======== Records shown ========

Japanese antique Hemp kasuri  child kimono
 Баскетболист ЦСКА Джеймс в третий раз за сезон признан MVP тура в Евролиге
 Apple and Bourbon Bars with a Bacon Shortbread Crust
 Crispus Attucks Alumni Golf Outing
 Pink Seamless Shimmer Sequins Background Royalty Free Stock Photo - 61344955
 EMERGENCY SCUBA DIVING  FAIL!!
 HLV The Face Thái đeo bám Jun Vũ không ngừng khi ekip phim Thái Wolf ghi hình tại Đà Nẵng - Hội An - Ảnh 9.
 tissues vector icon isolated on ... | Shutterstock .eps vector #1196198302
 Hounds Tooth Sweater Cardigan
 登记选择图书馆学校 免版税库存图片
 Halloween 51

========

What to work on: All lines from the start of the entries through the line where "登记选择图书馆学校 免版税库存图片" sits should be duplicated exactly, with nothing else in the output.

Result for this task:
Japanese antique Hemp kasuri  child kimono
 Баскетболист ЦСКА Джеймс в третий раз за сезон признан MVP тура в Евролиге
 Apple and Bourbon Bars with a Bacon Shortbread Crust
 Crispus Attucks Alumni Golf Outing
 Pink Seamless Shimmer Sequins Background Royalty Free Stock Photo - 61344955
 EMERGENCY SCUBA DIVING  FAIL!!
 HLV The Face Thái đeo bám Jun Vũ không ngừng khi ekip phim Thái Wolf ghi hình tại Đà Nẵng - Hội An - Ảnh 9.
 tissues vector icon isolated on ... | Shutterstock .eps vector #1196198302
 Hounds Tooth Sweater Cardigan
 登记选择图书馆学校 免版税库存图片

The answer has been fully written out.